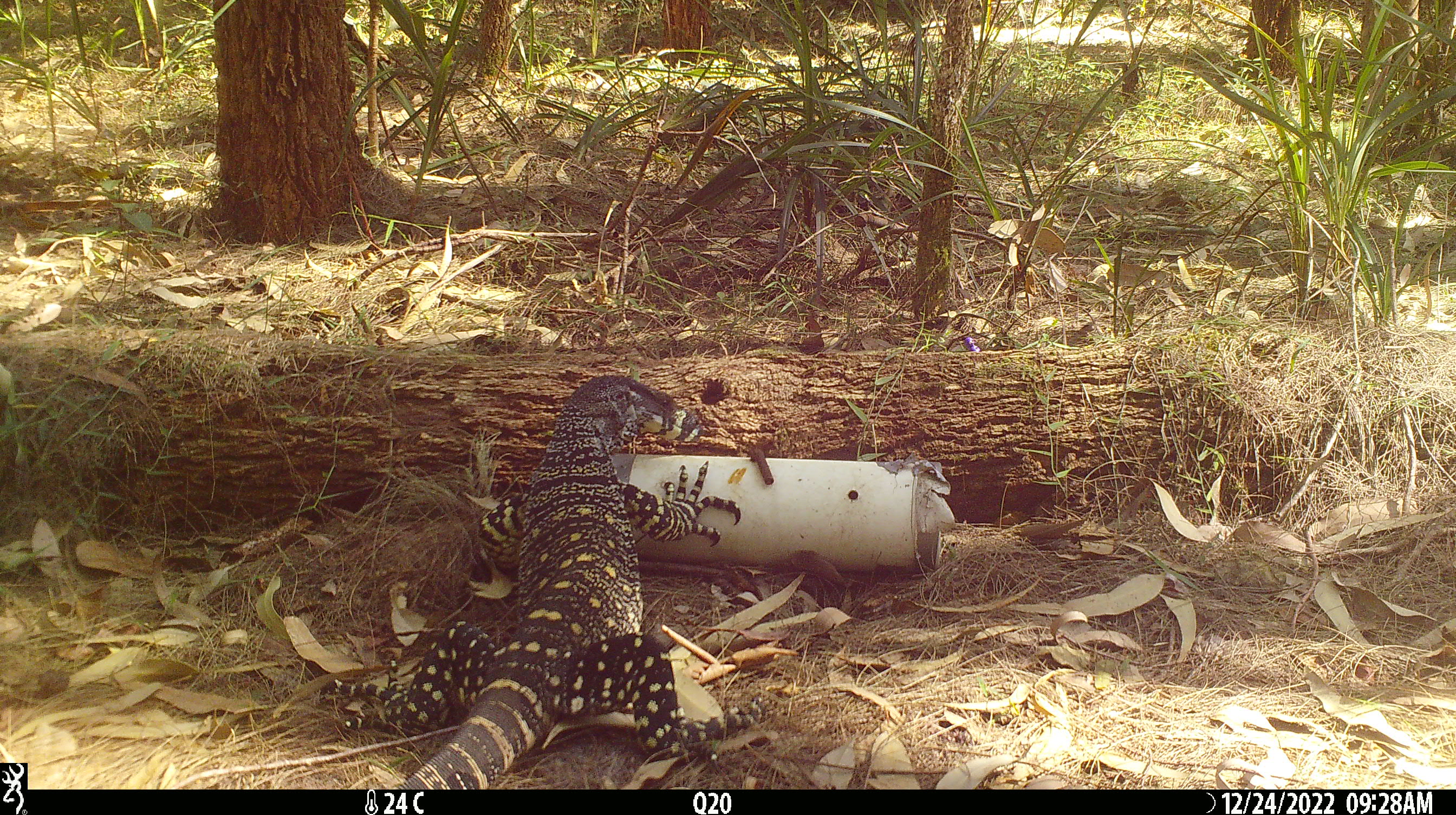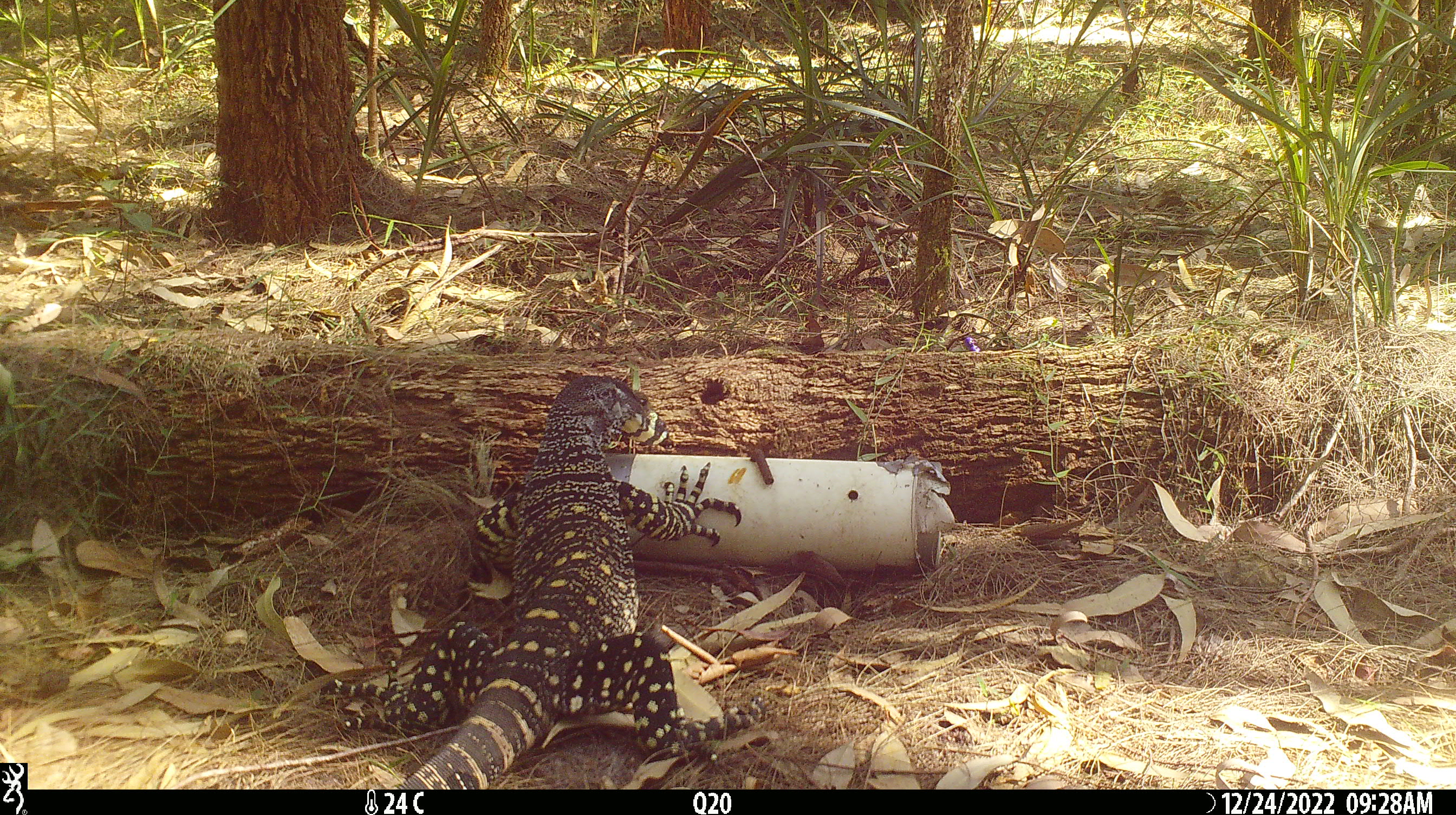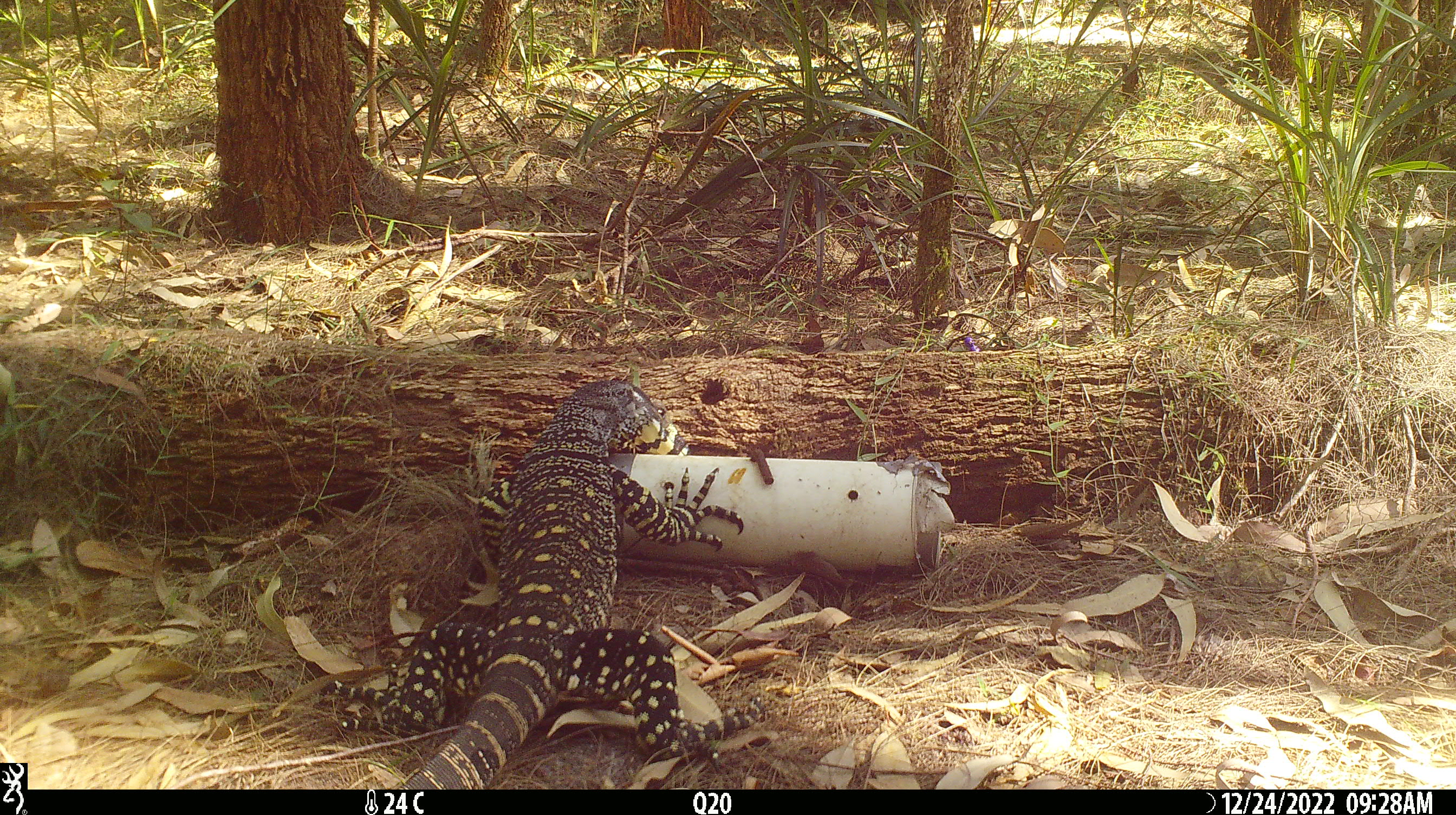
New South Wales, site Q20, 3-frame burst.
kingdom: Animalia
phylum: Chordata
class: Reptilia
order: Squamata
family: Varanidae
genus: Varanus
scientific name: Varanus varius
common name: lace monitor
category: goanna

What to do: When you copy the records above, keep every word exact and drop the pictures.

Finished task:
New South Wales, site Q20, 3-frame burst.
kingdom: Animalia
phylum: Chordata
class: Reptilia
order: Squamata
family: Varanidae
genus: Varanus
scientific name: Varanus varius
common name: lace monitor
category: goanna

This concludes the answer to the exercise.